— Start Supplied text —
# Rain sensing wipers driving me mad!



## Hedgehodge (Nov 7, 2008)

Whyyyyy, I want that speed thats a wipe every second but it keeps going super saiyan. I read the owners manual and maybe Im doing it wrong or reading it wrong, can it be disabled? My mkvi gti is better, even when I come through a drive through it turns off and sometimes they stay super saiyan

https://images.app.goo.gl/yBRXFaAzjByzBnkr8


----------



## Hfqkhal (Oct 14, 2018)

Hedgehodge said:


> Whyyyyy, I want that speed thats a wipe every second but it keeps going super saiyan. I read the owners manual and maybe Im doing it wrong or reading it wrong, can it be disabled? My mkvi gti is better, even when I come through a drive through it turns off and sometimes they stay super saiyan...sigh
> 
> https://images.app.goo.gl/yBRXFaAzjByzBnkr8


You have the little switch on top of the stalk it has 4 settings. Each determines the cycle length. Also the cycle length depends on the amount of rain being sensed on the windshield. 


Sent from my iPhone using Tapatalk


----------



## GTINC (Jan 28, 2005)

Hedgehodge said:


> Whyyyyy, I want that speed thats a wipe every second but it keeps going super saiyan. I read the owners manual and maybe Im doing it wrong or reading it wrong, can it be disabled? My mkvi gti is better, even when I come through a drive through it turns off and sometimes they stay super saiyan


The system on my 2016 R works very well. Wouldn't want a vehicle without it. Are you keeping the sensor area clean and free of tint?


----------



## ice4life (Nov 6, 2017)

Hedgehodge said:


> Whyyyyy, I want that speed thats a wipe every second but it keeps going super saiyan. I read the owners manual and maybe Im doing it wrong or reading it wrong, can it be disabled? My mkvi gti is better, even when I come through a drive through it turns off and sometimes they stay super saiyan
> 
> https://images.app.goo.gl/yBRXFaAzjByzBnkr8



You can turn off the rain sensor in the main screen settings. It reverts to normal intermittent op. I did it on my jetta b/c the rain sensor never works right.


----------



## OZ.IN.USA (Jan 29, 2011)

Hfqkhal said:


> You have the little switch on top of the stalk it has 4 settings. Each determines the cycle length. Also the cycle length depends on the amount of rain being sensed on the windshield.
> 
> 
> Sent from my iPhone using Tapatalk


:thumbup:


----------



## jimtunes (Mar 29, 2010)

Hfqkhal said:


> You have the little switch on top of the stalk it has 4 settings. Each determines the cycle length. Also the cycle length depends on the amount of rain being sensed on the windshield.
— End Supplied text —
— Start Entries —
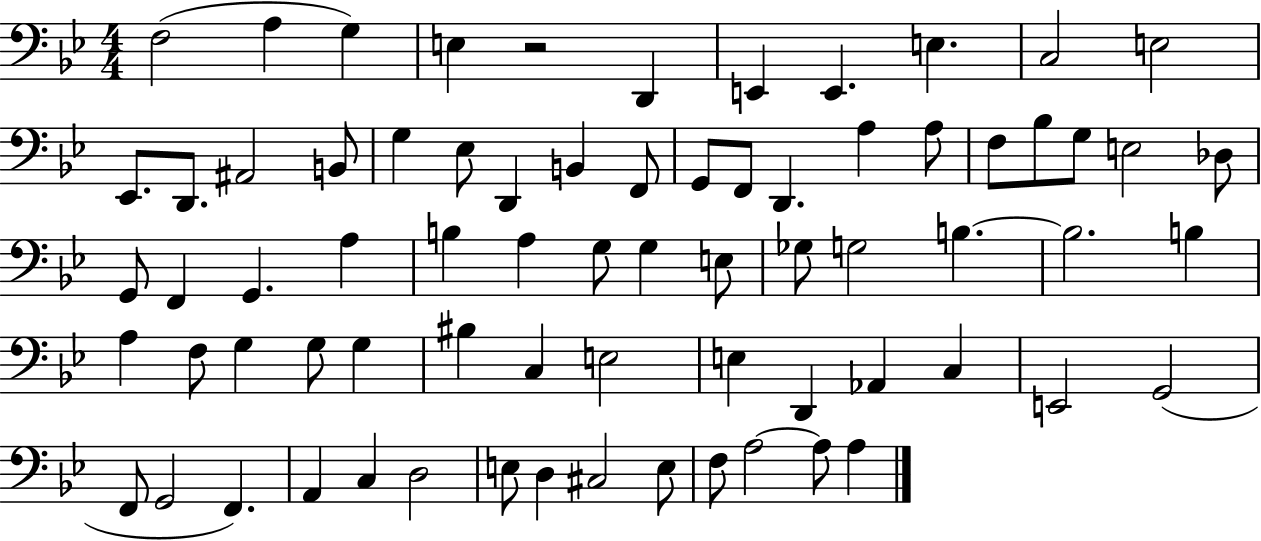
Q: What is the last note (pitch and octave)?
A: A3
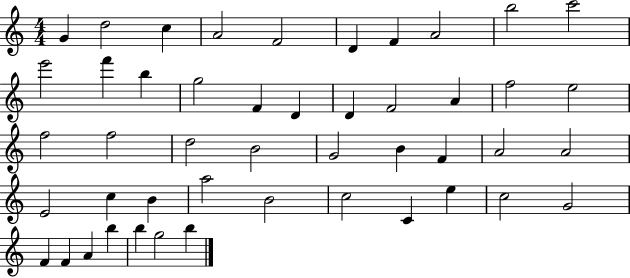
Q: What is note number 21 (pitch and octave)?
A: E5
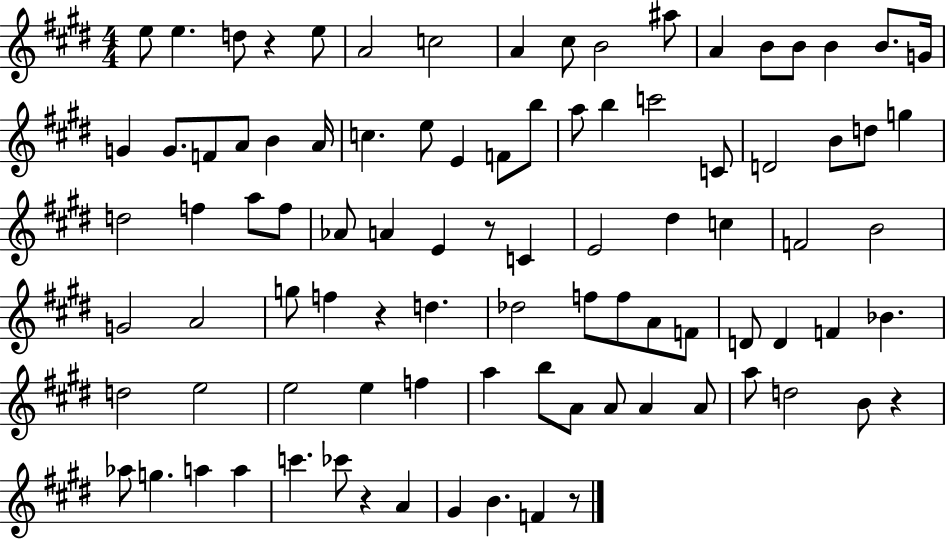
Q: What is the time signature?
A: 4/4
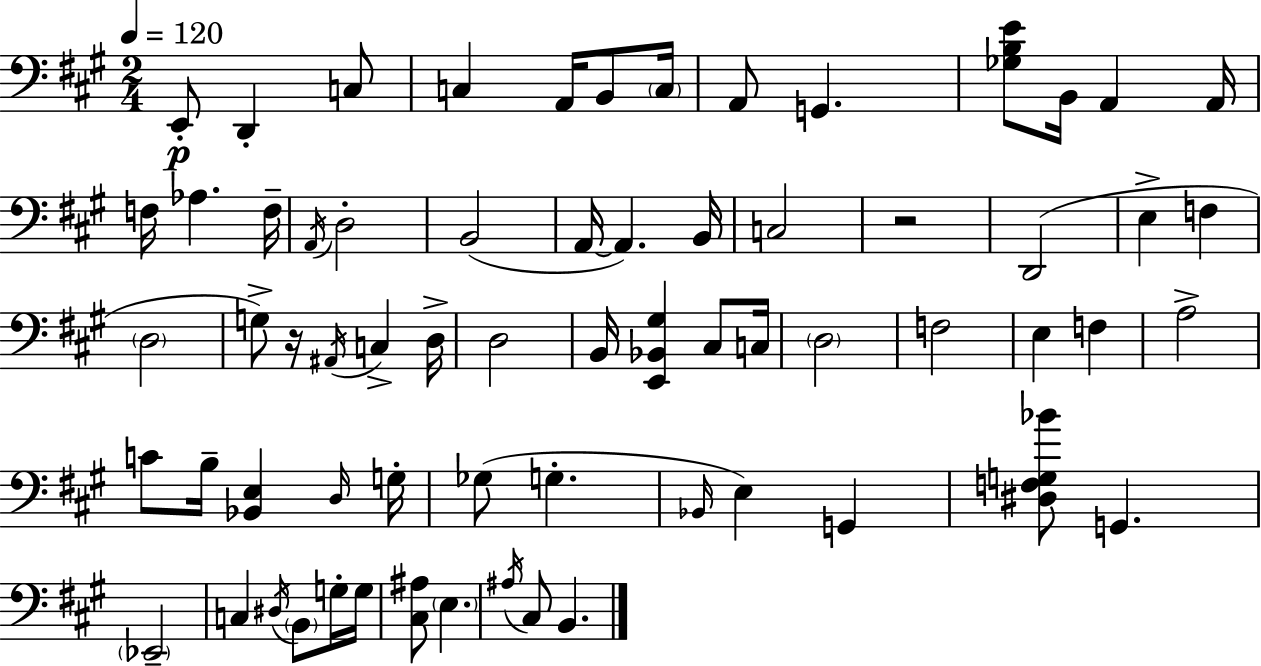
E2/e D2/q C3/e C3/q A2/s B2/e C3/s A2/e G2/q. [Gb3,B3,E4]/e B2/s A2/q A2/s F3/s Ab3/q. F3/s A2/s D3/h B2/h A2/s A2/q. B2/s C3/h R/h D2/h E3/q F3/q D3/h G3/e R/s A#2/s C3/q D3/s D3/h B2/s [E2,Bb2,G#3]/q C#3/e C3/s D3/h F3/h E3/q F3/q A3/h C4/e B3/s [Bb2,E3]/q D3/s G3/s Gb3/e G3/q. Bb2/s E3/q G2/q [D#3,F3,G3,Bb4]/e G2/q. Eb2/h C3/q D#3/s B2/e G3/s G3/s [C#3,A#3]/e E3/q. A#3/s C#3/e B2/q.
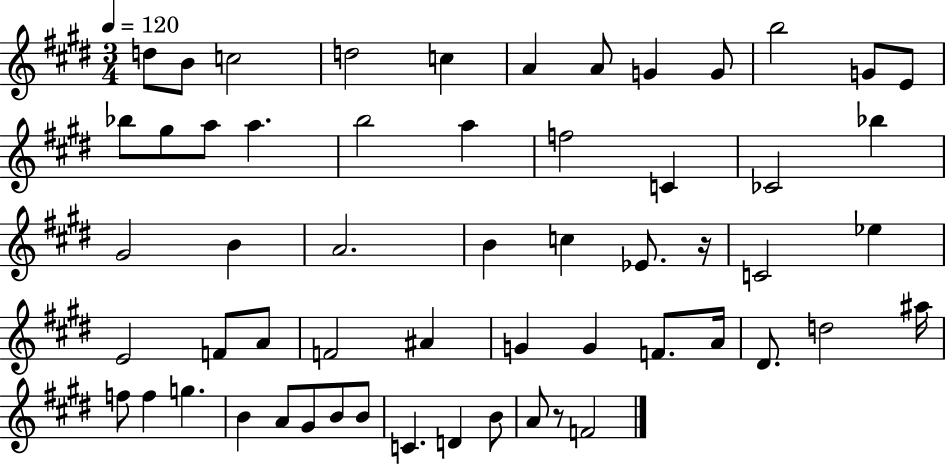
D5/e B4/e C5/h D5/h C5/q A4/q A4/e G4/q G4/e B5/h G4/e E4/e Bb5/e G#5/e A5/e A5/q. B5/h A5/q F5/h C4/q CES4/h Bb5/q G#4/h B4/q A4/h. B4/q C5/q Eb4/e. R/s C4/h Eb5/q E4/h F4/e A4/e F4/h A#4/q G4/q G4/q F4/e. A4/s D#4/e. D5/h A#5/s F5/e F5/q G5/q. B4/q A4/e G#4/e B4/e B4/e C4/q. D4/q B4/e A4/e R/e F4/h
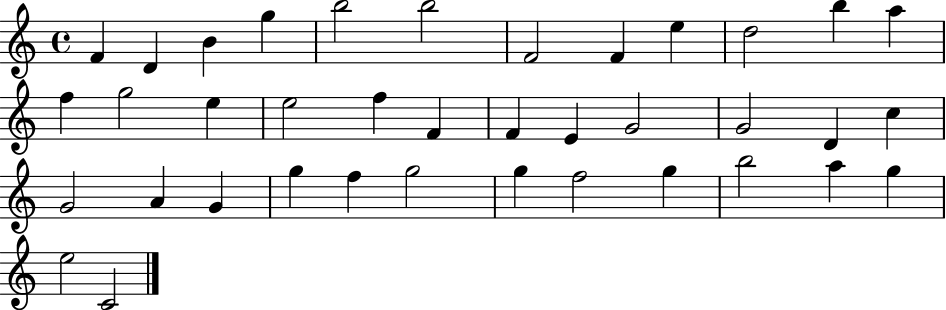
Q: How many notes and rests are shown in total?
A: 38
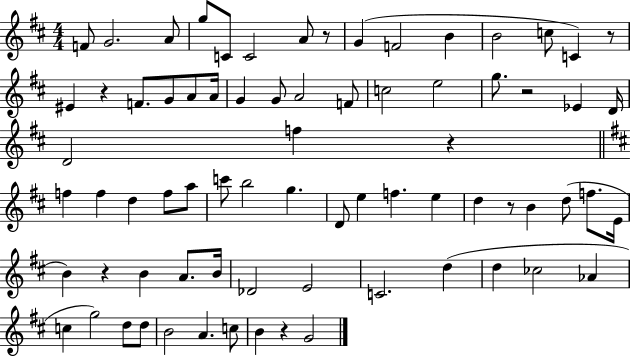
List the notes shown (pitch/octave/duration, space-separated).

F4/e G4/h. A4/e G5/e C4/e C4/h A4/e R/e G4/q F4/h B4/q B4/h C5/e C4/q R/e EIS4/q R/q F4/e. G4/e A4/e A4/s G4/q G4/e A4/h F4/e C5/h E5/h G5/e. R/h Eb4/q D4/s D4/h F5/q R/q F5/q F5/q D5/q F5/e A5/e C6/e B5/h G5/q. D4/e E5/q F5/q. E5/q D5/q R/e B4/q D5/e F5/e. E4/s B4/q R/q B4/q A4/e. B4/s Db4/h E4/h C4/h. D5/q D5/q CES5/h Ab4/q C5/q G5/h D5/e D5/e B4/h A4/q. C5/e B4/q R/q G4/h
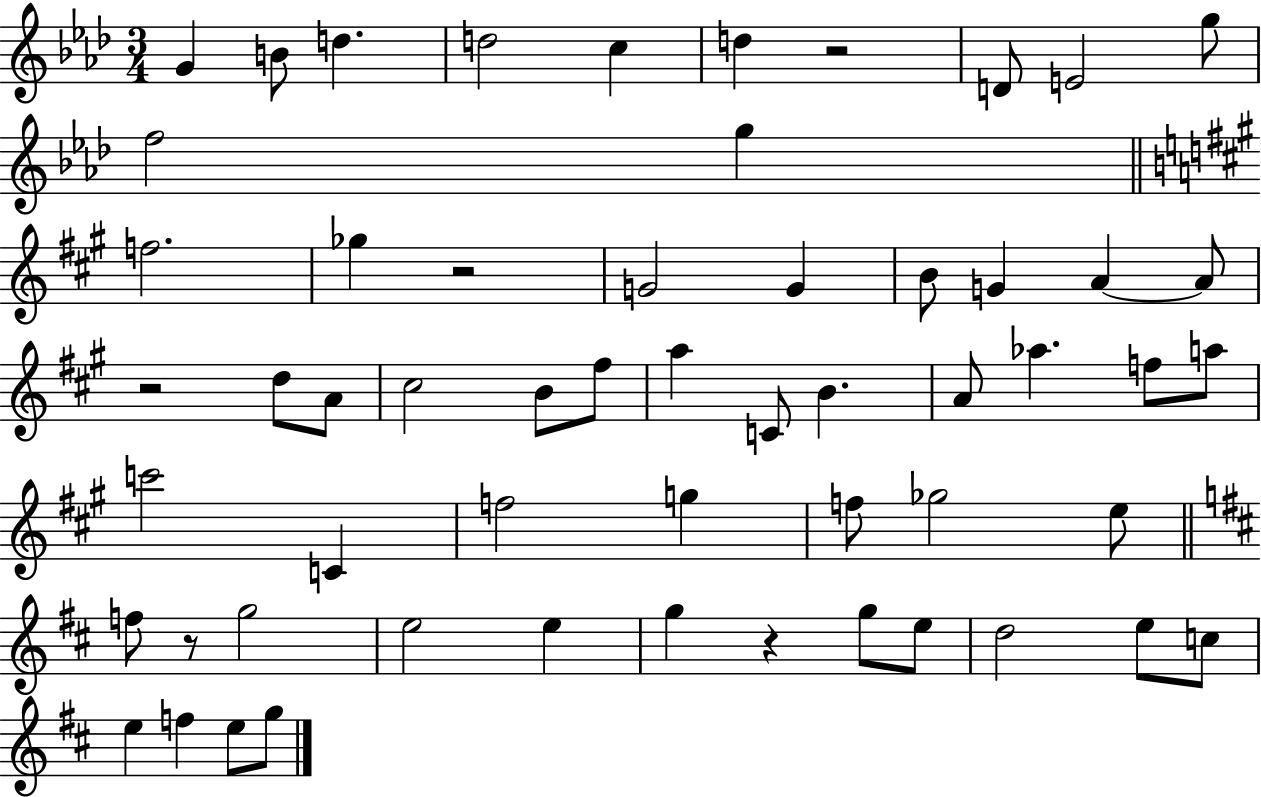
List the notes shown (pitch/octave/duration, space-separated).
— End Entries —
_What you will do_
1. In the forum thread on rain-sensing wipers, where does one reply say the rain sensor can be turned off?
2. Duplicate the part of the forum thread on rain-sensing wipers between "The system on" and "(Nov 6, 2017)", inclusive.

_Responses to the exercise_
1. In the main screen settings.

2.
The system on my 2016 R works very well. Wouldn't want a vehicle without it. Are you keeping the sensor area clean and free of tint?


----------



## ice4life (Nov 6, 2017)